E se Hamas vince come avvenuto nelle ultime elezioni del 2006? Allora Israele tenterà di capovolgere i risultati con mezzi violenti, come fece con il tentato colpo di stato che Hamas intercettò; forse userà anche gli agenti di Fatah e gli Stati Uniti come fece allora, perché le “elezioni” possono avere un solo risultato: quello che è favorevole ai colonizzatori. Se Hamas insiste a mantenere il potere, allora Israele mette l’enclave sotto assedio, come è avvenuto negli ultimi 14 anni.
Forse anche i Palestinesi esagerano quando parlano della loro “indipendenza” in queste elezioni. Cosa sono delle elezioni in cui non si può decidere, in cui il risultato è così condizionato e controllato dal tuo occupante?
Le fazioni rivali di Fatah e Hamas di tanto in tanto hanno fatto tentativi di unità nazionale. Ciò è sempre stato visto come una minaccia da Israele, che cerca di dividere e governare. Nell’aprile 2014 Hamas e Fatah giunsero a un accordo di unità, nel quale Hamas aveva caratteristiche vicine a quelle che avrebbero consentito alla comunità internazionale, rappresentata dal Quartetto (ONU, UE, USA, Russia), di trattare con esso. Ma Israele insolentemente disse “No”. Netanyahu dichiarò che Abbas doveva “scegliere tra la pace e Hamas”, e guidò il conto alla rovescia per l’assalto senza precedenti a Gaza, quello di cui Gantz si vantava.
Amira Hass accenna al desiderio di far rivivere tale unità:
Hamas e Fatah hanno giurato di voler porre fine alla divisione politica e ai doppi governi degli ultimi 14 anni. Una soluzione che si sta delineando è l’istituzione di un governo di unità nazionale, indipendentemente dai risultati delle elezioni […]. Se ciò avverrà, resta da vedere se Israele lascerà sopravvivere una soluzione così elegante.
E questa è la notizia. Non ci sono altre notizie sotto il cocente sole dello stato di apartheid.
È chiaro che la gente vuole fare qualcosa per il cambiamento, anche in questo paradigma impossibile di apartheid. E qualcosa in qualche modo deve essere fatto. Ma questa realtà complessiva che incombe su tutto deve essere compresa, messa a fuoco, interiorizzata.
Israele è uno stato di apartheid dal fiume al mare.

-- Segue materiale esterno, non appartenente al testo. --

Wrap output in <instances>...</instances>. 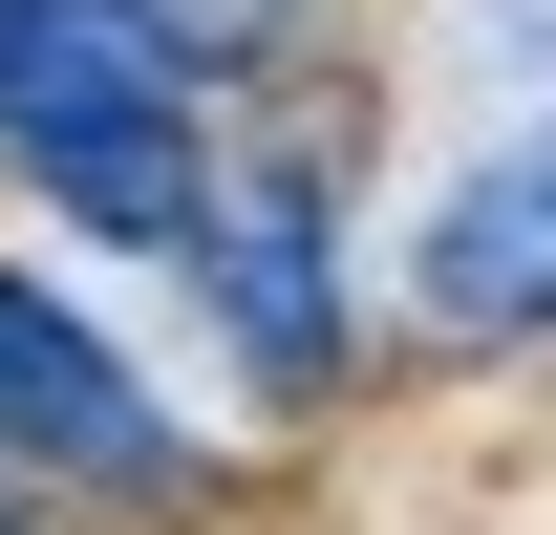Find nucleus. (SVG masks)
I'll use <instances>...</instances> for the list:
<instances>
[{
    "label": "nucleus",
    "instance_id": "1",
    "mask_svg": "<svg viewBox=\"0 0 556 535\" xmlns=\"http://www.w3.org/2000/svg\"><path fill=\"white\" fill-rule=\"evenodd\" d=\"M214 43L172 0H0V172L65 236H172L214 214Z\"/></svg>",
    "mask_w": 556,
    "mask_h": 535
},
{
    "label": "nucleus",
    "instance_id": "2",
    "mask_svg": "<svg viewBox=\"0 0 556 535\" xmlns=\"http://www.w3.org/2000/svg\"><path fill=\"white\" fill-rule=\"evenodd\" d=\"M0 450L43 471V493H86V514H172V493L214 471L193 428L129 386V343L86 322L65 278H0Z\"/></svg>",
    "mask_w": 556,
    "mask_h": 535
},
{
    "label": "nucleus",
    "instance_id": "3",
    "mask_svg": "<svg viewBox=\"0 0 556 535\" xmlns=\"http://www.w3.org/2000/svg\"><path fill=\"white\" fill-rule=\"evenodd\" d=\"M193 300H214V343H236L257 407L343 386V236H321V172H236V194L193 214Z\"/></svg>",
    "mask_w": 556,
    "mask_h": 535
},
{
    "label": "nucleus",
    "instance_id": "4",
    "mask_svg": "<svg viewBox=\"0 0 556 535\" xmlns=\"http://www.w3.org/2000/svg\"><path fill=\"white\" fill-rule=\"evenodd\" d=\"M407 322L428 343H556V108L492 129L471 172L407 214Z\"/></svg>",
    "mask_w": 556,
    "mask_h": 535
},
{
    "label": "nucleus",
    "instance_id": "5",
    "mask_svg": "<svg viewBox=\"0 0 556 535\" xmlns=\"http://www.w3.org/2000/svg\"><path fill=\"white\" fill-rule=\"evenodd\" d=\"M0 535H22V514H0Z\"/></svg>",
    "mask_w": 556,
    "mask_h": 535
}]
</instances>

Le elezioni in una tale realtà sono rilevanti solo se conducono a un cambiamento di questo paradigma, ma è improbabile che qualsiasi cambiamento prodotto da questi meccanismi elettorali possa davvero far progredire le cose.
Sappiamo che una vera risposta a questo apartheid c’è: Boicottaggio, Disinvestimento e Sanzioni.